- [WHAT THE TASK ASKS] Write the next part of the email discussion about URI symbols in RIF, picking up right after its final line.

- [EXCERPTED TEXT]
Re: the mechanism for signatures in RIF

> Michael Kifer wrote:
> > Dave Reynolds <der@hplb.hpl.hp.com> wrote:
> 
> >> Lexically then the WD1 description says:
> >>
> >> "Symbols of this sort have the form "XYZ"^^rif:uri, where XYZ is a URI 
> >> as specified in RFC 3986."
> >>
> >> I don't think that is quite right. I think we want XYZ to be a 
> >> URI-Reference (i.e. including optional fragment identifiers).
> > 
> > But RFC 3986 doesn't preclude fragment identifiers, e.g., http://foo#bar.
> > Is it not true?
> 
> Indeed. I had meant to say "including relative references and optional 
> fragment identifiers" but brain and fingers seem to have not been 
> coordinated and missed out the important bit, sigh.
> 
> That RFC defines URI-references as "either a URI or a relative 
> reference" and gives the syntax for relative references.

So, how should we rephrase? Or should we? Right now we say that
rif:uri is a URI, not a URI ref.

> >> In at 
> >> least the XML syntax, and possibly in the linear syntax, we also want to 
> >> permit relative as well as absolute URI-References.
> > 
> > It is not clear to me whether relative URI references should be part of the
> > logic (and unduly complicate it) or whether they should be treated as 
> > syntactic sugar. 
> 
> Good point. They shouldn't really be part of the logic. We do need to 
> specify that syntactic sugar but you are right it would be better to 
> keep that out of the sort definition.

- [DATASET ENTRIES]
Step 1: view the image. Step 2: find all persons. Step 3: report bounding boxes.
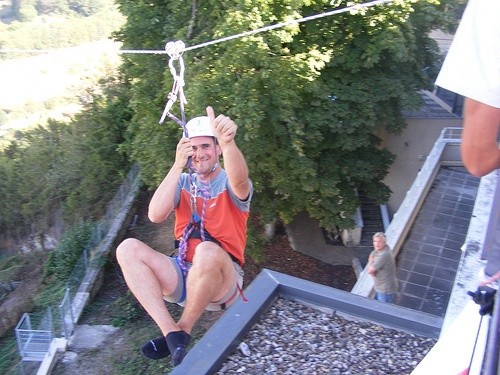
[368,232,399,305]
[434,0,500,178]
[116,105,254,365]
[481,271,500,287]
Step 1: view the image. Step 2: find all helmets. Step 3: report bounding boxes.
[182,116,217,139]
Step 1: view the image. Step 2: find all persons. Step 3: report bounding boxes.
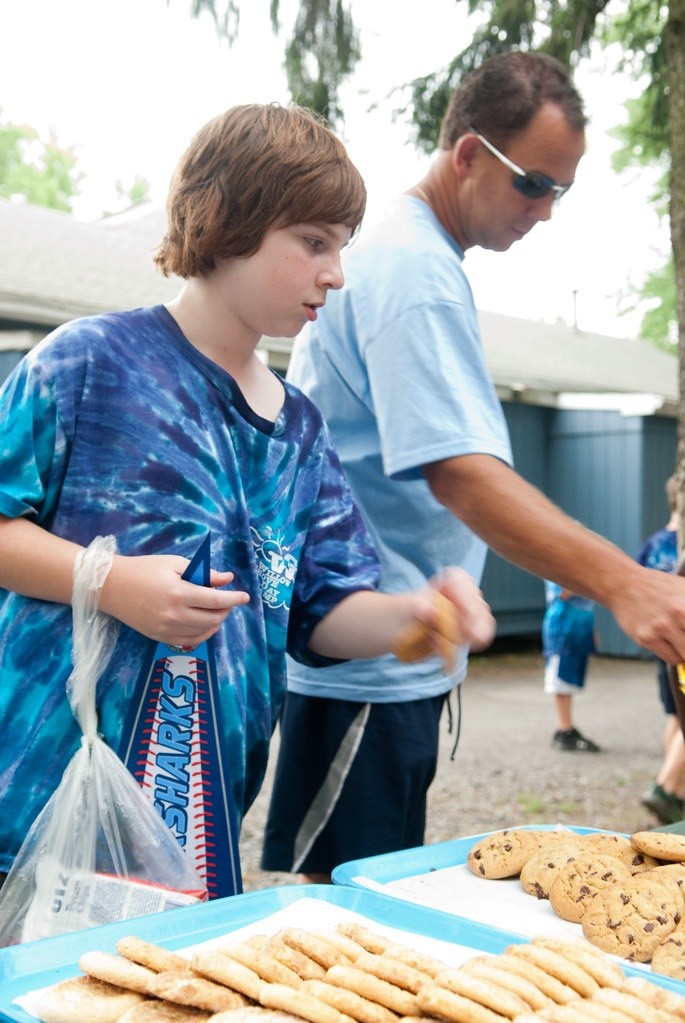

- [OUTPUT]
> 
> >> Turning to rif:localSymbol, if this is really needed then it would have 
> >> the same lack of domain assumptions as rif:uriSymbol (indeed presumably 
> >> it would generally have exactly the same domain).
> > 
> > In my view, the whole reason for local symbols is to make them completely
> > hidden so that they won't interfere with any other symbol. So, as I
> > mentioned before, I expect the domain of local symbols to be disjoint from
> > the rest.
> 
> Disjoint domains seems to be a stronger restriction than needed just for 
> scoping. In a RIF dialect with equality could you not imagine cases 
> where an individual denoted by a local symbol could be deduced to be 
> equal to an individual denoted by a global symbol?

I think we are thinking about different things. The reason I think local
symbols are needed is because I am thinking of how one often builds a rule
base. You have a bunch of predicates that have some good external meaning,
but other predicates are intermediate predicates that are like "subroutines".
Their names have no business of being equated with anything else, since
they are introduced for convenience.